### Written exercise
Count the lines in the records below that contain the word "hiking". Reply with the number alone.

### Material provided

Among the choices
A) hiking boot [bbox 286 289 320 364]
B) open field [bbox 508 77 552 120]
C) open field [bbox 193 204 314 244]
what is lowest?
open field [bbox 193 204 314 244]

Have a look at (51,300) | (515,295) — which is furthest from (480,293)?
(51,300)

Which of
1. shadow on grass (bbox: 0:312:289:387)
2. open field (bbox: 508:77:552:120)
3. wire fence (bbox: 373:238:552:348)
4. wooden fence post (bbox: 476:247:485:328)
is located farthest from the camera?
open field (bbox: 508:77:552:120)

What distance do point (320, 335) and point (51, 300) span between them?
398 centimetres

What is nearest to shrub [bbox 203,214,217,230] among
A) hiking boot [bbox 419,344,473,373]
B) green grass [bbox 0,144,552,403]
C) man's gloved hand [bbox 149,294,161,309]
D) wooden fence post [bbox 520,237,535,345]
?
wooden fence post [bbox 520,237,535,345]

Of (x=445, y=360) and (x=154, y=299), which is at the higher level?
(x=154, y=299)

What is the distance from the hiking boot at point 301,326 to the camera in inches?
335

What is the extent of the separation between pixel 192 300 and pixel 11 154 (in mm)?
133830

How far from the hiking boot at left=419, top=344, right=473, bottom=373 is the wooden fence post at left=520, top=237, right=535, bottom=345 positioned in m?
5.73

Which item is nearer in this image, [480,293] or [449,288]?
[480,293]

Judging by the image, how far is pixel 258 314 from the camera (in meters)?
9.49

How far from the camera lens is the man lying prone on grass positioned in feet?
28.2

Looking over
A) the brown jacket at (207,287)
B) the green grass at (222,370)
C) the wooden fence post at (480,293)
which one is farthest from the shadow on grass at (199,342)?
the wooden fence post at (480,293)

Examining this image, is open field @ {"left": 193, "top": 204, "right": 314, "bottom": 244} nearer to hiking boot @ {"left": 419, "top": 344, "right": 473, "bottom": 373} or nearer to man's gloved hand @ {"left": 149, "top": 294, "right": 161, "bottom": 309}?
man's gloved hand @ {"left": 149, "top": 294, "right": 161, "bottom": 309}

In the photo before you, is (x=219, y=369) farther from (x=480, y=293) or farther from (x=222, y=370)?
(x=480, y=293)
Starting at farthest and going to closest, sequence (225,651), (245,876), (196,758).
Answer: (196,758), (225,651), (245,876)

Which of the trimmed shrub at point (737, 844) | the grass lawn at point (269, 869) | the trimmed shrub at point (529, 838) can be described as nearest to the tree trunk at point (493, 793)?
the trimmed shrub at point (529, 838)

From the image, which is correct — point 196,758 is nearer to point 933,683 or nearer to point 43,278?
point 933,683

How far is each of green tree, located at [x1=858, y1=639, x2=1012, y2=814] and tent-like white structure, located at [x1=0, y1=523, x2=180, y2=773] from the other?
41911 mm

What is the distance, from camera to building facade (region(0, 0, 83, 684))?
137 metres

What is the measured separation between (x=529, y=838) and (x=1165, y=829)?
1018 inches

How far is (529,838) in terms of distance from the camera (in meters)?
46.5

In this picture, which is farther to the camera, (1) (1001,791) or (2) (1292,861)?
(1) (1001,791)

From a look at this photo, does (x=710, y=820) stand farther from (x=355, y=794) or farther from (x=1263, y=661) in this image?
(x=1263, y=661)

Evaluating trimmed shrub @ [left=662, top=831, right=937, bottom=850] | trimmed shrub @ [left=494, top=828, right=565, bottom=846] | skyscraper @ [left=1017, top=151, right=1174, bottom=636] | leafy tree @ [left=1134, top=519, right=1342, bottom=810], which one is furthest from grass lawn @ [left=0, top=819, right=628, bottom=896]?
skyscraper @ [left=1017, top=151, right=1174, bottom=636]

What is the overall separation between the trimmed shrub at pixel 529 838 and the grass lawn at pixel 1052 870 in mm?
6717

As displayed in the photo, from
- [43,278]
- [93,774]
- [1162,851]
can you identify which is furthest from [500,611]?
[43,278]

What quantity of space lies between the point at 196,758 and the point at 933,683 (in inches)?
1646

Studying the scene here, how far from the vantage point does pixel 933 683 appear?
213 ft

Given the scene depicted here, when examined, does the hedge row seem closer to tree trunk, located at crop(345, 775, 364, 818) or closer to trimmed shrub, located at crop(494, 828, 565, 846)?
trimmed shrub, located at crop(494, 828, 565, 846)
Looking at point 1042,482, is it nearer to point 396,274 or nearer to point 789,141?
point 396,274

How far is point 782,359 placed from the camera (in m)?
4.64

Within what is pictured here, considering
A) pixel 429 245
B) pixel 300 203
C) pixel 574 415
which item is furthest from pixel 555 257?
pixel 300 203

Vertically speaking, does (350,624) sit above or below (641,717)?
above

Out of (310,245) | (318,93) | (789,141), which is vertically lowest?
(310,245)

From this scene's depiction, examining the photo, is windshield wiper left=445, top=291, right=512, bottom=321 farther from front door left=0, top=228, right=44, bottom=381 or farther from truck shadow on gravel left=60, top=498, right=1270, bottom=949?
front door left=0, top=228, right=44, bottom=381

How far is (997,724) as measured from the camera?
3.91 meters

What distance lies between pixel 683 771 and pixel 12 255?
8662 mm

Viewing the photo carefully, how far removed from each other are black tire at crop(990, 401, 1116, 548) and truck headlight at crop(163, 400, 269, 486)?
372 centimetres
--
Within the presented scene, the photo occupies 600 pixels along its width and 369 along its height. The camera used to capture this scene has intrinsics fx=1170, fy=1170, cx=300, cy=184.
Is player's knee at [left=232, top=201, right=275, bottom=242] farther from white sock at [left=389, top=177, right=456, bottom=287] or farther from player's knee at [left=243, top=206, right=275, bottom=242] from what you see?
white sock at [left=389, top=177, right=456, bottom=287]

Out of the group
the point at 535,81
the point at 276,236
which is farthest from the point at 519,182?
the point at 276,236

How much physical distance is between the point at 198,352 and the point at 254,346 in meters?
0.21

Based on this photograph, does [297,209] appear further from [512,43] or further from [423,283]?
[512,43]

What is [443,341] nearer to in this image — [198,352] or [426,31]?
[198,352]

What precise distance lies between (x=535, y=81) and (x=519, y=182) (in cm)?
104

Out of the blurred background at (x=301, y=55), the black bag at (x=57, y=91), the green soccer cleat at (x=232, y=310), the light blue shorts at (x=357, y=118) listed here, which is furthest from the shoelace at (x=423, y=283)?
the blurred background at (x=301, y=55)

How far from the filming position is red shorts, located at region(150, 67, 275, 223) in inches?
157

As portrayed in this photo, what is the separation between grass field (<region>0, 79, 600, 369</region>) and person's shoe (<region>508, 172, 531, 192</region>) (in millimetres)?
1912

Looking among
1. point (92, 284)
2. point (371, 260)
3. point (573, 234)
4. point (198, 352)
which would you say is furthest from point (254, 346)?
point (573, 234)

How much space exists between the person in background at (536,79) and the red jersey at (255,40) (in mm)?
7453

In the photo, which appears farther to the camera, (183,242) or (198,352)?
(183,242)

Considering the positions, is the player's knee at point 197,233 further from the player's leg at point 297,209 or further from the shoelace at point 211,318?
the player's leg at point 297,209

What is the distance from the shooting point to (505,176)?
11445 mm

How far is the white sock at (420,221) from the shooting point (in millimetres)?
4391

### Completed exercise
5